Herokit also handles de-duplicating of client-side assets, so that if multiple fragments are rendered on the same page that use the same libraries, we don’t include that library multiple times.

We house each of our frontend services (as well as common libraries they share, such as Herokit) in a monorepo. For this we initially used Lerna, and recently switched to yarn workspaces with Turborepo.

We need each service to remain independent, but ultimately allow Fragments from multiple services to be rendered together, and create lightweight client bundles without duplicated code. For this, Herokit uses Webpack and some custom code generation.

When we build a service, we generate the client-side “optimized” bundle by creating custom entry points from the Fragments that are being used. Using the above Presentation endpoint as an example, our build pipeline can use code analysis to understand what blocks are being used, the homepage and related blocks. We also know what React component each of those Fragments has as their entry point, and we generate a new file that imports those components.
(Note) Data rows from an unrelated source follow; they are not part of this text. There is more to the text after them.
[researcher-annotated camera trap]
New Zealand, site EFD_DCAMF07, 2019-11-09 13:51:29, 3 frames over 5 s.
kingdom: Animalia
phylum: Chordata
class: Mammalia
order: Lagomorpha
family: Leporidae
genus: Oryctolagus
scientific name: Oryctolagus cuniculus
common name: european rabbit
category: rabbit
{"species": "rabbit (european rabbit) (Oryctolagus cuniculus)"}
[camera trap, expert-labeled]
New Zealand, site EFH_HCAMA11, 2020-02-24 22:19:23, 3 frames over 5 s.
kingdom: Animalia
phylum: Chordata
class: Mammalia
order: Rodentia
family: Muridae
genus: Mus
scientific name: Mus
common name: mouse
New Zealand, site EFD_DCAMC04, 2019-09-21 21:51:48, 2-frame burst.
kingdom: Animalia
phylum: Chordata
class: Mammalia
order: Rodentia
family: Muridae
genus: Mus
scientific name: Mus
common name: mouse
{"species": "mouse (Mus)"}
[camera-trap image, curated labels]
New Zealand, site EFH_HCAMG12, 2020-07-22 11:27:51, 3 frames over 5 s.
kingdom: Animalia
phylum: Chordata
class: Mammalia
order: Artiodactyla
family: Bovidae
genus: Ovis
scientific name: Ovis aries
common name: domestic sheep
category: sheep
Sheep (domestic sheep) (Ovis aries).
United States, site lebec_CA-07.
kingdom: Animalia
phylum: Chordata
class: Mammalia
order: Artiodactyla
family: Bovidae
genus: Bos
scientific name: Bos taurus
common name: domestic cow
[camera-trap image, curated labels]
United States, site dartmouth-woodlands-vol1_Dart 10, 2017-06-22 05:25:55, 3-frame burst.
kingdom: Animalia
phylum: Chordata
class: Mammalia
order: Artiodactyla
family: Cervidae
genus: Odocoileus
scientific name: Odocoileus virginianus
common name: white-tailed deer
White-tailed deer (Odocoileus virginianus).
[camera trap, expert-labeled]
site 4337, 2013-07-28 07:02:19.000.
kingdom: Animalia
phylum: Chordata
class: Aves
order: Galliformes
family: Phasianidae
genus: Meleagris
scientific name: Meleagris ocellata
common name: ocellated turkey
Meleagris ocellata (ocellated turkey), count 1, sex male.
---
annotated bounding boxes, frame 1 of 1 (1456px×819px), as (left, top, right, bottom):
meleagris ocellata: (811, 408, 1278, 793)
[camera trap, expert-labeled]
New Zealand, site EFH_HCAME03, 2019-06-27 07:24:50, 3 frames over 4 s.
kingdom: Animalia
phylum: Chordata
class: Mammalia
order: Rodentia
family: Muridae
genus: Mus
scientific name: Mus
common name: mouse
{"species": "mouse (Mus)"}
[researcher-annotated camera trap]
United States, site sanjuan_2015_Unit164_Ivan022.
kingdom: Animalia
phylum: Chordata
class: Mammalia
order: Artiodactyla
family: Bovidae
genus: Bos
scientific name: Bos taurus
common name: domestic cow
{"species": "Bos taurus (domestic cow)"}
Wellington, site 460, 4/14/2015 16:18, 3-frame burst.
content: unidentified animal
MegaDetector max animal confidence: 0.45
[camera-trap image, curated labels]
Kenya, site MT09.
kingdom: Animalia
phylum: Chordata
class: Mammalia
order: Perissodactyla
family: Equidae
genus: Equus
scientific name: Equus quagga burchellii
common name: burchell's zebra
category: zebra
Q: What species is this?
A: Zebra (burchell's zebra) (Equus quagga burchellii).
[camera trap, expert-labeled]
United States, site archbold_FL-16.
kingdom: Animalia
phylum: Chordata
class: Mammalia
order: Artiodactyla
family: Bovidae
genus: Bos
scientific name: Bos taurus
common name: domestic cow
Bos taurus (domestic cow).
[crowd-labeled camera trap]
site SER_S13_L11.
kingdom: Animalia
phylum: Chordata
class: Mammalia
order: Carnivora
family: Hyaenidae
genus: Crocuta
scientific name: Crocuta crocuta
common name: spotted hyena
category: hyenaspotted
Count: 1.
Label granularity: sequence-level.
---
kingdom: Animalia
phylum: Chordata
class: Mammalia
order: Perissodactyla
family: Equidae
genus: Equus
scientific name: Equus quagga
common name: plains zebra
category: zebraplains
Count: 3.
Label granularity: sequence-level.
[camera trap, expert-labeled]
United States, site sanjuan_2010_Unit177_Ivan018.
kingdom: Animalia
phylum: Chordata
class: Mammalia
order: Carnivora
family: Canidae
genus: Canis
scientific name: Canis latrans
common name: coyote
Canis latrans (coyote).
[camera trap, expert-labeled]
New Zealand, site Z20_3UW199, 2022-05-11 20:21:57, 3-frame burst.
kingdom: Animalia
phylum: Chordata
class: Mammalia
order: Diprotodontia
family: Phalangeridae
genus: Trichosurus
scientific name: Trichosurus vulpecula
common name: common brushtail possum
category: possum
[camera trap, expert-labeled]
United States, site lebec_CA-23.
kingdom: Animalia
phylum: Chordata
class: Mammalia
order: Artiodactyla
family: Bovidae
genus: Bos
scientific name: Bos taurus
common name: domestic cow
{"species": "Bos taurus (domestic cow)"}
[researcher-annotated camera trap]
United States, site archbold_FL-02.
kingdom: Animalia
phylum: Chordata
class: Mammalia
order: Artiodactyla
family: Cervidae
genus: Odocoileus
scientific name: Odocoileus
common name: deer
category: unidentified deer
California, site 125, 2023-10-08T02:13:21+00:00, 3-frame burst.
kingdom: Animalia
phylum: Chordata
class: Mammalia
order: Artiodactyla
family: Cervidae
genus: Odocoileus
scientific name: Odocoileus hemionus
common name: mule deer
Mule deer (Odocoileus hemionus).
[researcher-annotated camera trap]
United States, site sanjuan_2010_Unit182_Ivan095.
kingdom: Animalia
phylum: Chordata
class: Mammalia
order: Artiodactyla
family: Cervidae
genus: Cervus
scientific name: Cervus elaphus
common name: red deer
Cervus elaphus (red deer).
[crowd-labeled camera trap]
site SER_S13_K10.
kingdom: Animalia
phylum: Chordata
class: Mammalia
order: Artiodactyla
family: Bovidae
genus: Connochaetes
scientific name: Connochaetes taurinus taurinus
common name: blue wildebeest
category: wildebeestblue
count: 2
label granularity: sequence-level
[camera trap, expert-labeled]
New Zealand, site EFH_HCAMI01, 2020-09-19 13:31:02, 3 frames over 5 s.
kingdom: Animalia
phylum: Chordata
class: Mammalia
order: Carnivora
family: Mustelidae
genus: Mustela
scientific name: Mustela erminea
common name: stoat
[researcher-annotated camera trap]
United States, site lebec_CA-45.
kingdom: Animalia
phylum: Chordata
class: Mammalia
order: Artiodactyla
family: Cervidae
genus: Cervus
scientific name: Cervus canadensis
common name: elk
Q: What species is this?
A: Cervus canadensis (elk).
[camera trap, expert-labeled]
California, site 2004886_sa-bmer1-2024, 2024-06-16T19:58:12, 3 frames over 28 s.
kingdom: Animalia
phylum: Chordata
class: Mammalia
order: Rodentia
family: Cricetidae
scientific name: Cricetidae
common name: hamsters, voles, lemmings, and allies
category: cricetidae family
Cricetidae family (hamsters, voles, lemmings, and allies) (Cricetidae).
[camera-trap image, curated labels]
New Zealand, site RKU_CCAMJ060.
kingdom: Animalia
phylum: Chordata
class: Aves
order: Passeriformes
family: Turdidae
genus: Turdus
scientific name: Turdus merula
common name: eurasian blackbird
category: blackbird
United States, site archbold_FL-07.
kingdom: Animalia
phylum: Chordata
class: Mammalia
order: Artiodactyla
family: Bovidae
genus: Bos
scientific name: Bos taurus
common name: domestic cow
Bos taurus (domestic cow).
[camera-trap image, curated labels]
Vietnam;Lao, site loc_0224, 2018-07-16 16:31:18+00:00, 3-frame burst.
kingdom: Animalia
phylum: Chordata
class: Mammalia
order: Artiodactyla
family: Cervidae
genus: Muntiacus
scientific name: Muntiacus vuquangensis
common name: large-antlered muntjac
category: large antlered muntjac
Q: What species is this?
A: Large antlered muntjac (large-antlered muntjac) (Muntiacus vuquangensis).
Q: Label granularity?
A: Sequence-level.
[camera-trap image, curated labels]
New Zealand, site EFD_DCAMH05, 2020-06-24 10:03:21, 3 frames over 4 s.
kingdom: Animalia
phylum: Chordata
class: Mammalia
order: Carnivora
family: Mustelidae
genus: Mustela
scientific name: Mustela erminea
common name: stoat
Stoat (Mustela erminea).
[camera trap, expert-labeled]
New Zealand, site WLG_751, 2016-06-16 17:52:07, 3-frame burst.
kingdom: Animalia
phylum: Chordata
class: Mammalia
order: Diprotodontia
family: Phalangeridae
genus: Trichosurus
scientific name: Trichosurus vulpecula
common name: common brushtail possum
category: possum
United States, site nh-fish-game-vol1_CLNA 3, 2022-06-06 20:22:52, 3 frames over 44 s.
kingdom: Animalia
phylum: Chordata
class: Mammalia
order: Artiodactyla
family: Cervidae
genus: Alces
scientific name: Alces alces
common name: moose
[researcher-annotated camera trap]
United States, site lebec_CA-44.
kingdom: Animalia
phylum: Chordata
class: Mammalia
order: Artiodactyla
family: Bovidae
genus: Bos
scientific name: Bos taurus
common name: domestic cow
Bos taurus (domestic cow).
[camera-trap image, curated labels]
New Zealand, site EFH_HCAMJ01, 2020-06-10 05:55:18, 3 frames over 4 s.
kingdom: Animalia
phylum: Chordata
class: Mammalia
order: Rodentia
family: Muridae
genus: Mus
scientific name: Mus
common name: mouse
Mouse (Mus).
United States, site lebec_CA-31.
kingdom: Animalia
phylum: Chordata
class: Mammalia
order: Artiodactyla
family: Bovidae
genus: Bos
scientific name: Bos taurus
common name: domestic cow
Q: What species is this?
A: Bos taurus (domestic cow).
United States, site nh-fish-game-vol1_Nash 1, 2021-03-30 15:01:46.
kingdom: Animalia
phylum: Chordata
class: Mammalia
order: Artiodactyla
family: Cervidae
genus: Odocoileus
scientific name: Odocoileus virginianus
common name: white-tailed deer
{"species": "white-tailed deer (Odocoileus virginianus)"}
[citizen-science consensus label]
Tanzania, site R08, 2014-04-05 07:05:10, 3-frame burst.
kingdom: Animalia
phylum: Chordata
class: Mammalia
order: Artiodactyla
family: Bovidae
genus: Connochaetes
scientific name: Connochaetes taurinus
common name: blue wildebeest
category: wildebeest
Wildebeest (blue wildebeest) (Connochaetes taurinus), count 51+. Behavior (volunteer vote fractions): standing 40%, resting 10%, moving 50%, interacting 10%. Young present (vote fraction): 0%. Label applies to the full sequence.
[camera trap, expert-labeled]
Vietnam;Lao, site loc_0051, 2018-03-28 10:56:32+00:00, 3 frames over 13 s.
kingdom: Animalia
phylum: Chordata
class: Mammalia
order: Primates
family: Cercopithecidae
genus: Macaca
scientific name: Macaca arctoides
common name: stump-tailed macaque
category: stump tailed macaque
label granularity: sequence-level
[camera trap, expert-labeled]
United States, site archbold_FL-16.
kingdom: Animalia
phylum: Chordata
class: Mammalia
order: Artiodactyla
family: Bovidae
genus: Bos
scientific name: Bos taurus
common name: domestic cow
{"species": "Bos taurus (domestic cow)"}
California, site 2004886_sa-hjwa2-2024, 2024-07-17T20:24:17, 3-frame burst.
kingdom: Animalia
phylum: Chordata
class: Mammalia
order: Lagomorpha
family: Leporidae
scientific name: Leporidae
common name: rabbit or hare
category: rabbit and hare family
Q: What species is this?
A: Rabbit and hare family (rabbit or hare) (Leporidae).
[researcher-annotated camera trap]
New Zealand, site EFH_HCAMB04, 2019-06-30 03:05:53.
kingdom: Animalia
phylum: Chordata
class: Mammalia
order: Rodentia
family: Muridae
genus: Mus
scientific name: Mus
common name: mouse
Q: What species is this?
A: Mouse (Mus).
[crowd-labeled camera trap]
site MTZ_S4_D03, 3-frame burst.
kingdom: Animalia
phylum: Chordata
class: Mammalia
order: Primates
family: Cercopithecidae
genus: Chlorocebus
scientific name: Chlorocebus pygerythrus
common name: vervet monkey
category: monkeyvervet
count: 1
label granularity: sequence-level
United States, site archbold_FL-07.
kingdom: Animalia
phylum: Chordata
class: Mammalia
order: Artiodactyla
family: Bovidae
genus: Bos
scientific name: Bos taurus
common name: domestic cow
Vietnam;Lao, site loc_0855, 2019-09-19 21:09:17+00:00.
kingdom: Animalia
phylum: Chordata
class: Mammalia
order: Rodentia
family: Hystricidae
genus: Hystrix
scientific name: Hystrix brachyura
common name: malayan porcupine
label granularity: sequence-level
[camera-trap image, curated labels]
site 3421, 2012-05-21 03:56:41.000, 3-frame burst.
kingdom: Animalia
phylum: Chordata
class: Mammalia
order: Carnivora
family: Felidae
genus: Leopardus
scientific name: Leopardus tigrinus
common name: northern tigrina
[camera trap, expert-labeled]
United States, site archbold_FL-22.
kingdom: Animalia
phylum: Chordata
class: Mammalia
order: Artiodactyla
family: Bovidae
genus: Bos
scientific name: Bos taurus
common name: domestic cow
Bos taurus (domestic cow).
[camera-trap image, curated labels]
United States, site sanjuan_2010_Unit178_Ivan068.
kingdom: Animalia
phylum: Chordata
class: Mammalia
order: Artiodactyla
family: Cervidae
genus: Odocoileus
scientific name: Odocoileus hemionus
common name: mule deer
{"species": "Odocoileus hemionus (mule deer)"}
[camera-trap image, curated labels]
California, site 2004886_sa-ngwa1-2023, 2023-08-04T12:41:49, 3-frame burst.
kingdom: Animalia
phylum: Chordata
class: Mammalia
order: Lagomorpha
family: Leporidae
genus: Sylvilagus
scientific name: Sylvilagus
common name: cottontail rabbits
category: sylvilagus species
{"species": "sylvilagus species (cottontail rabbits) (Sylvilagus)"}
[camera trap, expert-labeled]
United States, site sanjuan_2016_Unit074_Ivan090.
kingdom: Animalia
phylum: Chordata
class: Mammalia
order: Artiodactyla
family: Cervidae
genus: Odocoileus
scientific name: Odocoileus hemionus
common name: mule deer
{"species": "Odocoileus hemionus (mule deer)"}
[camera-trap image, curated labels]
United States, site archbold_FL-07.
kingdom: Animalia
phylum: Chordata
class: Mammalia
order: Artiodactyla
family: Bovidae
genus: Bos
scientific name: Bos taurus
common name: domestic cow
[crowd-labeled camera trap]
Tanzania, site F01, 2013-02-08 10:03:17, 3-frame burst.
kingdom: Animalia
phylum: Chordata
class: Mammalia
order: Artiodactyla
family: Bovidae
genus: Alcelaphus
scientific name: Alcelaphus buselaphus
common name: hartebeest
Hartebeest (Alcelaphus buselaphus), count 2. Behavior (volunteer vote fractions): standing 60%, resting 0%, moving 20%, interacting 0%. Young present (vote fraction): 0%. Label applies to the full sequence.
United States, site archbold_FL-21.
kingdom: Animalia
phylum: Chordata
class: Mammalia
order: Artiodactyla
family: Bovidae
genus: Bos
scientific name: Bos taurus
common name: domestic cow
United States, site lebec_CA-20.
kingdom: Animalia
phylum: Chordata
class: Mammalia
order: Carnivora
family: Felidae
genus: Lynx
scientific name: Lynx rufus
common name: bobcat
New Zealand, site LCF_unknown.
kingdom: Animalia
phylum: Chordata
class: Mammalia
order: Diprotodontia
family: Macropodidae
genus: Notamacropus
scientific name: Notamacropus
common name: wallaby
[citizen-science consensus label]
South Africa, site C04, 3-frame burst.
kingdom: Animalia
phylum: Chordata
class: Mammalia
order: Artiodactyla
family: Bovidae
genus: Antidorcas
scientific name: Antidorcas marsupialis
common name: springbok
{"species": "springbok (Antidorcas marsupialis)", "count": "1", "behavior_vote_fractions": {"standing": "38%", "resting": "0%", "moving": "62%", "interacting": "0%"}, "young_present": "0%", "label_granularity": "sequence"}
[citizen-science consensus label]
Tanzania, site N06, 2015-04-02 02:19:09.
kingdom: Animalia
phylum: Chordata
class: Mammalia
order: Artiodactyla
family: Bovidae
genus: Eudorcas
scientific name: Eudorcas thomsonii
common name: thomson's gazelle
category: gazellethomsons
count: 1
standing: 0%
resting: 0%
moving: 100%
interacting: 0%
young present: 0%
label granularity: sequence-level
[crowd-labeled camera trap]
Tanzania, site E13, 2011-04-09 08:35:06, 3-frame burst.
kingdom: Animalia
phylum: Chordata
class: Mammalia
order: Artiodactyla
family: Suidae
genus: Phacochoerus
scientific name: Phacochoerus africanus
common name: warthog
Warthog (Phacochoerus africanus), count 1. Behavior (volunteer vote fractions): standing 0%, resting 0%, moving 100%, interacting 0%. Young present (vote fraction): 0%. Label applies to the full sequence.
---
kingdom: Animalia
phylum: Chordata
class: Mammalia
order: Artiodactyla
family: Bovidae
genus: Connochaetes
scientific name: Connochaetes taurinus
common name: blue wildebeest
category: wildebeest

import SSI_HOMEPAGE from '../../packages/ssi-homepage/src/client/homepage-entry'import SSI_RELATED_CONTENT from '../../packages/ssi-related-contents/src/client/related-entry'if (document.getElementById('block_homepage')) {
    SSI_HOMEPAGE(window['_props_homepage'],  document.getElementById('block_homepage'))
}if (document.getElementById('block_related')) {
    SSI_RELATED_CONTENT(window['_props_related'], document.getElementById('block_related'))
}

The client-side bundle is generated using Webpack, so we end up with an optimized code-split bundle with no duplicate libraries or code. This “automatic” de-duplication is only possible within the monorepo, as we have full access to the raw source of each distinct service. When using Fragments that are powered by our legacy app, we will manually shim large libraries to not include them on the monorepo side.

GraphQL

The final piece of our puzzle is the backend data layer. For that, we opted to use GraphQL, specifically the Apollo Federated Graph. This allows us to load the data as we need it from within React components, and it fully supports SSR.

Our federated graph is another monorepo, that is split into specific data services around the domain the data belongs in. Our NodeJS services here do not interact with any database directly; instead, they make REST or gRPC calls to dedicated data services. If we are loading data from our legacy app, it will make REST calls, if it is hitting our micro-services, it will make gRPC calls.

From SSI (both server and client side) we just interact with the Graph. This allows us to swap any piece away as we make service and tech changes. We can transparently port entities/fields from our legacy app to micro-services, but we don’t have to update the frontend API code.

We’ll have a dedicated blog post on how we set up our federated graph.

Wrap-up

It took a lot of pieces coming together in order for this to work. We’ve been running with this architecture for about two years now, and we’ve ported most of our high-traffic pages to SSI. Pieces of those pages are still powered by our legacy app, but several parts are now powered by NodeJS apps. We have been porting over more and more pieces in piecemeal, which is transparent to the user. This has set us on a path that will lead to being able to fully migrate pages completely out of our legacy app.

We continue to iterate and expand the scope of what we can do with SSI, and we are excited about where we can take this technology in the future.